**Task instructions**.
List every kind of wood the shipbuilding text below names.

**Article**.
To support the decks, workers crafted beams that would be installed between five and seven feet apart, and then clamped to the vertical frames. What actually held the beams to the frames were knees, which performed the same function as the component that linked the keel with the sternpost. In Crothers’s words, the knee’s job was to provide a “mechanical connection between two parts that worked in different directions but were located in one plane.”27 Up to 1,500 such knees could go into the construction of a single ship, and, ideally, the natural grain of the wood would conform to the angle of the knee. As nineteenth-century production
began to deplete American forests, there was an increasing shortage of tough woods such as hackmatack, and shipbuilders would start using wrought iron knees instead.
With the frame completed, the entire ship was planked with three-or four-inch thick boards, usually of white oak, that were steamed into shape and secured to the frames with wooden treenails. These one-inch wooden dowels, made from locust or other were hardy wood, hammered into bored holes with iron hammers. When in contact with water, the treenails swelled, tightening the connection between the frames and the planks.
Afterward, workers added sheets of copper to the hull below the waterline. The purpose of this expensive layer was to save money in the long run by stopping the Teredo navalis, or shipworm, a bivalve that gorges on submerged wood and wreaked havoc on hulls. The Teredo thrived in warm climates, making ships in the China trade particularly susceptible to destruction. After much experimentation, the Royal Navy had pioneered the use of copper sheathing in the mid-eighteenth century, which not only protected the hull from the Teredo but also impeded the growth of aquatic plants and barnacles. The practice soon spread to British and American merchant vessels. US merchants found another reason for the heavy initial outlay in coppering their ships’ bottoms: increased speed.
After her bottom was coppered and her sides painted in lustrous black, Houqua was finally ready for her launch into the East River.

**Material provided**.
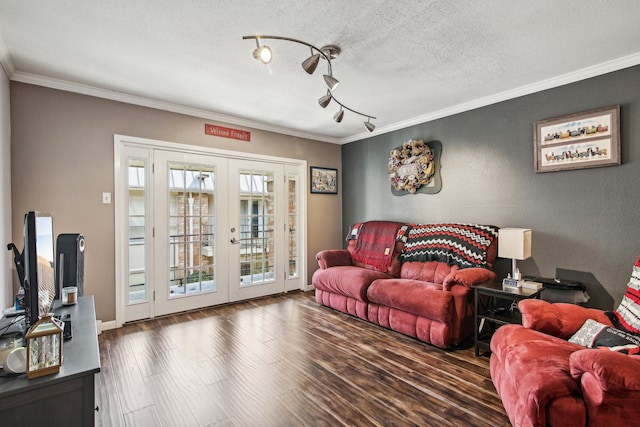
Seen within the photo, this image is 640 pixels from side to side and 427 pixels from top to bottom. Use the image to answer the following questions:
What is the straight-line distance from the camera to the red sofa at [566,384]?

**Complete response**.
Hackmatack, white oak, locust